Erzurum kent merkezine 150 km mesafede Ayvalı, Taşlıköy, Ormanağzı, Çataksu köyleri var.
Hani, “Gitmeseniz de gelmeseniz de o köyler sizin köyleriniz...” diye bir söz vardı ya…
Desem de doğru olmaz; Çünkü seçim dönemlerinde zaman zaman uğradığınızı biliyorum...
O köylerdeki seçmenler de her şeye rağmen sizi mahcup etmediler.
Sonuç ortada...
Peki ne olmuş o köylere? Sıkıntı nedir?
Anlatayım, sıkılmazsanız!
Köylerin bulunduğu vadinin ve yöre insanın özelliklerinden bir anımsatma yapayım isterseniz..
Söz konusu köyler, Olur İlçesi’nin en güzel yerinde, bağ bahçelerden oluşan 600 rakımda, mikroklima özellikleri olan, Gıda Tarım ve Hayvancılık Bakanlığı tarafından Kafkas arı ırkının “Gen Koruma Alanı” olarak ilan edilen, ayrıca UNESCO tarafından belirlenen ülkemizin ilk ve tek “Biyosfer Rezerv Alanı” alanı olan Çoruh Vadisi havzasında bulunuyor.
Uluslararası kriterlere göre bahçe bitkileri yöresi olan bu yerleşim alanında aynı zamanda meyvecilik kültürü de oldukça eskilere dayanıyor.

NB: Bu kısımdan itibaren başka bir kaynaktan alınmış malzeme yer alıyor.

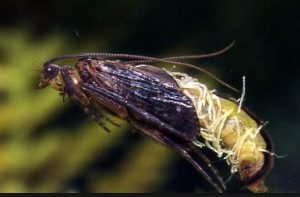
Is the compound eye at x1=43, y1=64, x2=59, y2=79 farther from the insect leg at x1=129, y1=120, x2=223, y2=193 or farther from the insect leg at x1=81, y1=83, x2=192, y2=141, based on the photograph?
the insect leg at x1=129, y1=120, x2=223, y2=193

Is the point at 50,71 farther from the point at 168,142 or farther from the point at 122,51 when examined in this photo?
the point at 168,142

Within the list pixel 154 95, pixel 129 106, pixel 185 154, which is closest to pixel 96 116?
pixel 129 106

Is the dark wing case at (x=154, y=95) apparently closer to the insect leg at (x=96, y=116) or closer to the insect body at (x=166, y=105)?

Yörede genel anlamda asırlık meyve ağaçlarının varlığı ve uzun yıllara dayanan kültür etkileşiminden dolayı birçok yerleşim yeri ismini meyvelerden almış olması gözardı edilemeyecek bir gerçek. Örneğin Ayvalı, Elmalı, Elmadüzü, Kirazlı, Dutlu, Bademli, Cevizlidere gibi…
İklim ve toprak faktörlerinin uygun olmasından dolayı, kışın yaprağını döken meyve türlerinin tamamı, domates, biber, patlıcan, kavun, karpuz, hıyar, kabak, fasulye gibi sıcak iklim sebze türleri ıspanak, marul, turp, şalgam gibi serin iklim sebze türleri burada yetiştirilmekte İDİ.
Bu yörede yetiştirilen ve tamamen doğal olan sebze ve meyveler aile ihtiyacını karşılamanın yanında, akrabalar arasında hediyeleşmede önemli bir araç olmakta, yakın merkezlerde pazarlanmakta ve özel tercihleri olan tüketiciler tarafından da daha yüksek fiyata satın alınmakta İDİ.
Eğer önder bürokrat ve siyasileri cevval olsaydı, sadece bir Karnavaz pekmezi, markalanıp çoktan dünya markası olmuştu..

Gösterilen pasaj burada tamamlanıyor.